START The input
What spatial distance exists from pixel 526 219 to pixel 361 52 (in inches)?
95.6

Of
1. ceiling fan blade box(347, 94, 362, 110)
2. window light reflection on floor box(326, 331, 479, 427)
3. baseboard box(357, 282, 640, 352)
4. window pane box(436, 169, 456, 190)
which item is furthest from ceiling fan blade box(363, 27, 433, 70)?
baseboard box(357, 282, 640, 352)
END The input
Problem details
Reproduce every line of the records above word for word, with nothing changed.

Finished answer
What spatial distance exists from pixel 526 219 to pixel 361 52 (in inches)?
95.6

Of
1. ceiling fan blade box(347, 94, 362, 110)
2. window light reflection on floor box(326, 331, 479, 427)
3. baseboard box(357, 282, 640, 352)
4. window pane box(436, 169, 456, 190)
which item is furthest from ceiling fan blade box(363, 27, 433, 70)?
baseboard box(357, 282, 640, 352)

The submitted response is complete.